Immigration, a poem

President Obama meets with young immigrants -- dreamers -- in the Oval Office this month. Source: Official White House Photo by Pete Souza
President Obama meets with young immigrants in the Oval Office. Source: Official White House Photo by Pete Souza

Today I’m sharing a poem I wrote after President Obama created an uproar in late November with his executive order to grant temporary legal status to five million undocumented immigrants.

The measure was aimed at keeping families together, by allowing  unauthorized immigrants who are the parents of American citizens to work legally, as long as they’d been living here for at least five years, passed a background check and paid taxes. It also allowed almost a million young people, who were brought here illegally as children through no fault of their own, to apply for protection from deportation (the order does not include their parents, however).

But last Tuesday, a federal judge in Texas blocked the president’s order, just days before the first of the action’s programs was to begin.

It’s a complicated issue on many levels, but it’s one I hope that we, as a nation, can begin to examine through a lens of greater compassion.

I am a fourth generation Finnish-American immigrant.

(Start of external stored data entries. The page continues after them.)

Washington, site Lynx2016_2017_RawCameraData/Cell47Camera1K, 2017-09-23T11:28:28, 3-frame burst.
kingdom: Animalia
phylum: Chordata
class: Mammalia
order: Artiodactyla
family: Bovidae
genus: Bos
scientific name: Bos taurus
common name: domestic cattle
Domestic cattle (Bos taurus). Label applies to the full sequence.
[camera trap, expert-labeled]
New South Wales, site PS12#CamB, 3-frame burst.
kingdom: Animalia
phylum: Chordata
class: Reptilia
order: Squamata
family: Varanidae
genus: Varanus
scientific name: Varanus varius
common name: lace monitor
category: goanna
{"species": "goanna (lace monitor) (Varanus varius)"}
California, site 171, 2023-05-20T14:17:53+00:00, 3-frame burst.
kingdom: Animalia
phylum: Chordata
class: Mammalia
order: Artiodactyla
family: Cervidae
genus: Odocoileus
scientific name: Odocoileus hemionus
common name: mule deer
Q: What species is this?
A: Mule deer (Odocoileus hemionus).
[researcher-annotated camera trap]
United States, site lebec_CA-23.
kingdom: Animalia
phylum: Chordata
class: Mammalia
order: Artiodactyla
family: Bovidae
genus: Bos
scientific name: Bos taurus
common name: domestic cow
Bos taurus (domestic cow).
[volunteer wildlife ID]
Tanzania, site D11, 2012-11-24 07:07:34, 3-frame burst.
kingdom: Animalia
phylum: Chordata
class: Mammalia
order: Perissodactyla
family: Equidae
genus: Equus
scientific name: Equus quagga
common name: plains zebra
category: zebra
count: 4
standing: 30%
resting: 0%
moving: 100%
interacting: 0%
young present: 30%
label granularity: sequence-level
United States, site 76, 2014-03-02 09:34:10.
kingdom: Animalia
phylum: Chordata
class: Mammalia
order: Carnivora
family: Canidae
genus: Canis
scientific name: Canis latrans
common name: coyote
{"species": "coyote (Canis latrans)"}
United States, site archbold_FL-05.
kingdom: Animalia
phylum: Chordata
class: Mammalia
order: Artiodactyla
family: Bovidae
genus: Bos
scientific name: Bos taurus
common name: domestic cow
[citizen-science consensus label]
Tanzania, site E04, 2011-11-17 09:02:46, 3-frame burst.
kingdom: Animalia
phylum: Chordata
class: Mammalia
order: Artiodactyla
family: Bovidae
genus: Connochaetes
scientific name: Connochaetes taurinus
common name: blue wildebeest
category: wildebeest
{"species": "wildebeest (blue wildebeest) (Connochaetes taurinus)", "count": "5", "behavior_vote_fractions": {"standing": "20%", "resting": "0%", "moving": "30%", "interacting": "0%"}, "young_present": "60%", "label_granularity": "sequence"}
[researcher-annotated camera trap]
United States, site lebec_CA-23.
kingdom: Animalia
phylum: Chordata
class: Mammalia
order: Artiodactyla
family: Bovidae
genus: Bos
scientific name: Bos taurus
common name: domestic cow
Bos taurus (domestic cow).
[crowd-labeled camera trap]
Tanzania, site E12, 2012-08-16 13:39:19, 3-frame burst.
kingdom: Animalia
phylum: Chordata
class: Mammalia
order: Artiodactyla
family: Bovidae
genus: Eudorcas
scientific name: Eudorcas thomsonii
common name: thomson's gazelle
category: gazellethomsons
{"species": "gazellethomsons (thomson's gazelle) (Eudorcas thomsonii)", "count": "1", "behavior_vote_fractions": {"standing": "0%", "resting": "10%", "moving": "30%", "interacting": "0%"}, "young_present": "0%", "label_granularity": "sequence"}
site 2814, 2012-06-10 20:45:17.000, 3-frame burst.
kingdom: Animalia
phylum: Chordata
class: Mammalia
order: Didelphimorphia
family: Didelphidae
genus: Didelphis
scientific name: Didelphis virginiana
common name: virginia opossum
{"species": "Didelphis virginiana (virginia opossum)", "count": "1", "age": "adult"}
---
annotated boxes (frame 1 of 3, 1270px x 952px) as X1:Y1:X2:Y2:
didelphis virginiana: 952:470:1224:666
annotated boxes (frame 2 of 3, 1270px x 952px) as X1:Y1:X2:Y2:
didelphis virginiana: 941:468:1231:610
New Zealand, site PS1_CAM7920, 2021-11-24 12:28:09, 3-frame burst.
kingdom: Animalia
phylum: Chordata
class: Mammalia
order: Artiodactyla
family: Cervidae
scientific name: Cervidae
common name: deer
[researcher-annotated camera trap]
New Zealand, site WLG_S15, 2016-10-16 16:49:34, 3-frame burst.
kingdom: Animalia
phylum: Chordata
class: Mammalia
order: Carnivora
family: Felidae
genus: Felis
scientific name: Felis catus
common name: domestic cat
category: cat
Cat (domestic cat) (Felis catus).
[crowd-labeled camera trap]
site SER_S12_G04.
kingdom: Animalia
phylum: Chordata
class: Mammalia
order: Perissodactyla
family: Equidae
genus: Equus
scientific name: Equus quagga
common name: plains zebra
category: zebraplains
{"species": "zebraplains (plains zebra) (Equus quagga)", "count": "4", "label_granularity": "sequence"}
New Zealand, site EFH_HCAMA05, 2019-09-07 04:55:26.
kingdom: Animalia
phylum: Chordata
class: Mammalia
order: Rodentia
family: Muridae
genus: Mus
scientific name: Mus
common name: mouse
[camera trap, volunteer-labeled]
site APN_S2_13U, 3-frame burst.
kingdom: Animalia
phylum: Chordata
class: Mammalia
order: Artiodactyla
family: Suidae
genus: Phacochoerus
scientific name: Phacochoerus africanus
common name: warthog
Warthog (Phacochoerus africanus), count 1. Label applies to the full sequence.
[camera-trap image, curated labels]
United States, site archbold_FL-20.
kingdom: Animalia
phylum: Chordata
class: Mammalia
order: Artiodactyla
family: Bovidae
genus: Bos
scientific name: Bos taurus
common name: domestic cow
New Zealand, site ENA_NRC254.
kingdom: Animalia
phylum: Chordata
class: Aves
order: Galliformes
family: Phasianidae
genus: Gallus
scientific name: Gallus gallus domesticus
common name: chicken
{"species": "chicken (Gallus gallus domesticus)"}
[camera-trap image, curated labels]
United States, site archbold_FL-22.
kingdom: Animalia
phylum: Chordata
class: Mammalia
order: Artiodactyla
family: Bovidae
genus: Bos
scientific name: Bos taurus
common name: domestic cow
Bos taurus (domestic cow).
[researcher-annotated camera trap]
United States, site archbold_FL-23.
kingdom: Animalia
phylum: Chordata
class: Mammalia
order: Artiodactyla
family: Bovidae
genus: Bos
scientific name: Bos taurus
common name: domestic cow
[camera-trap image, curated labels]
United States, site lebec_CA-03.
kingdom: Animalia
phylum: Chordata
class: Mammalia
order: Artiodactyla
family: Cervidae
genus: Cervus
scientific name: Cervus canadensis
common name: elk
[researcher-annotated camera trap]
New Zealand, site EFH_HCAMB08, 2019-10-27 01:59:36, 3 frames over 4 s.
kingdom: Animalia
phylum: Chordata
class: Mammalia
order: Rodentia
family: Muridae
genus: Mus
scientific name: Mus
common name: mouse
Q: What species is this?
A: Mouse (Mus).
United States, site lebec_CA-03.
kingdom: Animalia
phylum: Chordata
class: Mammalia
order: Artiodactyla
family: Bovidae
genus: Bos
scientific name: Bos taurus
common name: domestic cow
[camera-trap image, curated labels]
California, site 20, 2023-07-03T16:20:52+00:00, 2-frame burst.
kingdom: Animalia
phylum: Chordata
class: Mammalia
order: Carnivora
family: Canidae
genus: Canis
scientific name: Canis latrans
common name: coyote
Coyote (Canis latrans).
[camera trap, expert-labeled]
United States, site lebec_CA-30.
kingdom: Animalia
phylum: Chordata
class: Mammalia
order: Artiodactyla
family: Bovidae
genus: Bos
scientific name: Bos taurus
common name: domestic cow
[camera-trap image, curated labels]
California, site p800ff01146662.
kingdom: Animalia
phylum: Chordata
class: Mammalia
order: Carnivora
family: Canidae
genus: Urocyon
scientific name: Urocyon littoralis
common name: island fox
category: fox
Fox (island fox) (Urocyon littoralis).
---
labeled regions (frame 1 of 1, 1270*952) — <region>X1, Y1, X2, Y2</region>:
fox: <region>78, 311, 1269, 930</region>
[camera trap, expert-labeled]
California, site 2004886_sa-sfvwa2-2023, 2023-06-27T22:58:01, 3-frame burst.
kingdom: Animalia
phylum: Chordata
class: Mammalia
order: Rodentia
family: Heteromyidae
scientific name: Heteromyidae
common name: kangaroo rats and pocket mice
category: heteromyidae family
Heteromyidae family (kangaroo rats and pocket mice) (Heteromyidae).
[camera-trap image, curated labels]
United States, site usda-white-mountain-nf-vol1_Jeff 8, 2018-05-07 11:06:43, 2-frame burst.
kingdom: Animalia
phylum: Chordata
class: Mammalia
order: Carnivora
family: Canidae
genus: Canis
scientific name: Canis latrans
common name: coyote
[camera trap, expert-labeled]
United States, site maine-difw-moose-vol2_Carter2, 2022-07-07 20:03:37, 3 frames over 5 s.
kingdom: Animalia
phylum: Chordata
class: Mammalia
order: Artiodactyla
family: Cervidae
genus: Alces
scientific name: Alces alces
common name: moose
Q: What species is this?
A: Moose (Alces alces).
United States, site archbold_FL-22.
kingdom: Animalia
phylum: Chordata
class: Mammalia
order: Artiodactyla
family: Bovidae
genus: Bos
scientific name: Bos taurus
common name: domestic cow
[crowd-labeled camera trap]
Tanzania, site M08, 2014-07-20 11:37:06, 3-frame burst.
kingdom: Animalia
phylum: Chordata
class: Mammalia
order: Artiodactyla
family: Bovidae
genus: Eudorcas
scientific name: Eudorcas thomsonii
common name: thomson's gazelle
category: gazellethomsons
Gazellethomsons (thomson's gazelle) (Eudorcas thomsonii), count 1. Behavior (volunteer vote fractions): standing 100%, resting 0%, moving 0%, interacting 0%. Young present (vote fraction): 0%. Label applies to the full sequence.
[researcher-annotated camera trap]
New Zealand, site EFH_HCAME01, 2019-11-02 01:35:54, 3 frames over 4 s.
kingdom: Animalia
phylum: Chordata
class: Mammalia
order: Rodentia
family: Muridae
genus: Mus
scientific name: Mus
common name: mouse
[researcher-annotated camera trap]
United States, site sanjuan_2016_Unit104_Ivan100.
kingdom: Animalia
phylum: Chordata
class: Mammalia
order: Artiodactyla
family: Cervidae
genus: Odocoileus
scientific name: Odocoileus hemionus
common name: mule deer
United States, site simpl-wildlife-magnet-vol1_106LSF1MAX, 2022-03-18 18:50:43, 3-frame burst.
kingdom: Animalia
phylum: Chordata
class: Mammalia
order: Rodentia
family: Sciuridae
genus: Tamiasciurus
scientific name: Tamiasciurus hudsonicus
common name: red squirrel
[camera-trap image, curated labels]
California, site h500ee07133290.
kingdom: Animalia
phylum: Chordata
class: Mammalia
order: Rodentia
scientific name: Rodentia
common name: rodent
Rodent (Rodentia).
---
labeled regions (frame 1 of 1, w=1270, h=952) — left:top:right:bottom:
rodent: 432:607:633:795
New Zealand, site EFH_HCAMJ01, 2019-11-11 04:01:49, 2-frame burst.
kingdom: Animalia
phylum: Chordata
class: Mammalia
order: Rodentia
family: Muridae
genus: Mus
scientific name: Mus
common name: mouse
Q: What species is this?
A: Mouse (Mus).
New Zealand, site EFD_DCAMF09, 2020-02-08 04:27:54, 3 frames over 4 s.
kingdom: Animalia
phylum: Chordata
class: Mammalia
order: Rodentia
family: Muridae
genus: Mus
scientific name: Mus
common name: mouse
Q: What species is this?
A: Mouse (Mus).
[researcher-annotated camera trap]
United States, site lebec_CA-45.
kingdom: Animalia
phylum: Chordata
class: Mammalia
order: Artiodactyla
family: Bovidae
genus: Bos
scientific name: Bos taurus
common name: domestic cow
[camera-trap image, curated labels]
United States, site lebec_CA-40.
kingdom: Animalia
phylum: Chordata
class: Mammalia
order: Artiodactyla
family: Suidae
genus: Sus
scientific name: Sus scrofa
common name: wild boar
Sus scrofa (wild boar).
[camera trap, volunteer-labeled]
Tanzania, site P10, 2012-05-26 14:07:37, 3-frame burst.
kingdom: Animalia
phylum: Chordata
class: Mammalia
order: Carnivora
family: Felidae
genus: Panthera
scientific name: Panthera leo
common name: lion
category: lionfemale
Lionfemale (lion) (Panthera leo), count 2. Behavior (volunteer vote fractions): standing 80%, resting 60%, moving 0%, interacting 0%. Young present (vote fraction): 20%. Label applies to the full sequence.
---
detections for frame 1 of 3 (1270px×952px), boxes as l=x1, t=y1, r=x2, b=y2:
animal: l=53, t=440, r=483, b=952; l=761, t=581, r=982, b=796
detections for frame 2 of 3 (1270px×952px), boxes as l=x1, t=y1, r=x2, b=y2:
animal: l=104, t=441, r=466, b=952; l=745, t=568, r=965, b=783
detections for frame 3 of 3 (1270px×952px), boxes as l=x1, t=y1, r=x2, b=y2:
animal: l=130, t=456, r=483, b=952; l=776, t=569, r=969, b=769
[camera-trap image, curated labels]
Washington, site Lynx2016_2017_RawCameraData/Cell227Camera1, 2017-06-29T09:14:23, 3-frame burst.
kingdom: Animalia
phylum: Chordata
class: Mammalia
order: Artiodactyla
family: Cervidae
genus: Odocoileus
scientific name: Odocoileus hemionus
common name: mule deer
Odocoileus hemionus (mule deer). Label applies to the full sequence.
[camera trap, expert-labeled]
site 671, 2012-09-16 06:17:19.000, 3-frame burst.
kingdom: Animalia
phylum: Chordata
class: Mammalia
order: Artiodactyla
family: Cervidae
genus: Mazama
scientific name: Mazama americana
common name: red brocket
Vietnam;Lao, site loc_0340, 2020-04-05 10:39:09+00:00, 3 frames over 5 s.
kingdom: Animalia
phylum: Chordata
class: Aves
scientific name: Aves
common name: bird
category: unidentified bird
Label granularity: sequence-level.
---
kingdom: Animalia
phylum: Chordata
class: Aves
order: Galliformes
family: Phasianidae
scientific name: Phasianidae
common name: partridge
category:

My great grandparents  sailed to this country in the late 1800s seeking a better life, one they could not find in Finland in those days. I am a beneficiary of their struggle, their love and their courage. And I am not alone.

We are a nation of immigrants.

There are a couple of other good reasons why now is a good time to share this poem.

1000speakOn Friday, over 1000 bloggers flooded the Web with words of kindness and compassion, to coincide with the U.N.’s World Day of Social Justice. I didn’t know about it until yesterday when I read about it over at Baby Gates Down.

I love the idea of a village of bloggers writing about compassion all at the same time. I’m sorry I missed it, but I’m honoring their spirit belatedly.

Finally, last night at the Oscars, Mexican director and screenwriter Alejandro González Iñárritu won three Oscars for his 2014 film, Birdman or The Unexpected Virtue of Ignorance. During his acceptance speech for best picture Iñárritu called on Mexicans to build a better government for their country. But for those who’ve come to the U.S. seeking better lives for their families, he also asked for compassion.

The ones that live in this country, who are part of the latest generation of immigrants in this country, I just pray they can be treated with the same dignity and respect as the ones who came before and built this incredible immigrant nation.
Alejandro González Iñárritu

I thought maybe it was time to share my poem.

re: Obama’s executive action on immigration

Come out, come out and into full view
Reclaim this land of the olly-olly-oxen free
You who hold up our nation, the glue

Congress loitered so Obama ignited a brou-
haha, driving indignity from shadows with a wave of his pen, a tease
Come out, come out and into full view

A small offer of good will for five million in queue*
Do right, pay right. Earn a temporary reprieve
You who hold up our nation, the glue

While a Congress of do-nothing immigrant hypocrites spew
ascendancy, they themselves the descendancy, of dreamers
Come out, come out and into full view

I’m the great granddaughter of a seeker like you
And I bid you welcome because just like my immigrant family and me
You who hold up our nation, the glue

Together we made, and make, us great. IOU
And we owe you, the same opportunity of democracy
Come out, come out and into full view
You who hold up our nation, the glue

 -©Julie N. Deutscher, 2015

 

*This line originally read, “A path to citizenship for five million in queue.” I liked this line better, but it was inaccurate. Obama’s executive actions offer no path to citizenship. Congress must act to make this happen.

Note: For those who are interested, the poem is written in villanelle form.

One thought on “Immigration, a poem

  1. First, thank you for the shout out. Second, I think it’s never too late to post about compassion, and these posts are still going up and the Facebook group is still posting back and forth like made if you’d like to check it out.

    Finally, the issue at hand – being Canadian I am a bit removed from American politics, however my mom is a first generation immigrant to Canada – and really so many of us are in North America generally. I shall read up more on what’s happening on this south of our borders. Your poem is beautiful. And we indeed, do need to include compassion in our consideration of such issues. A moment spent considering the issue from the perspective is never wasted.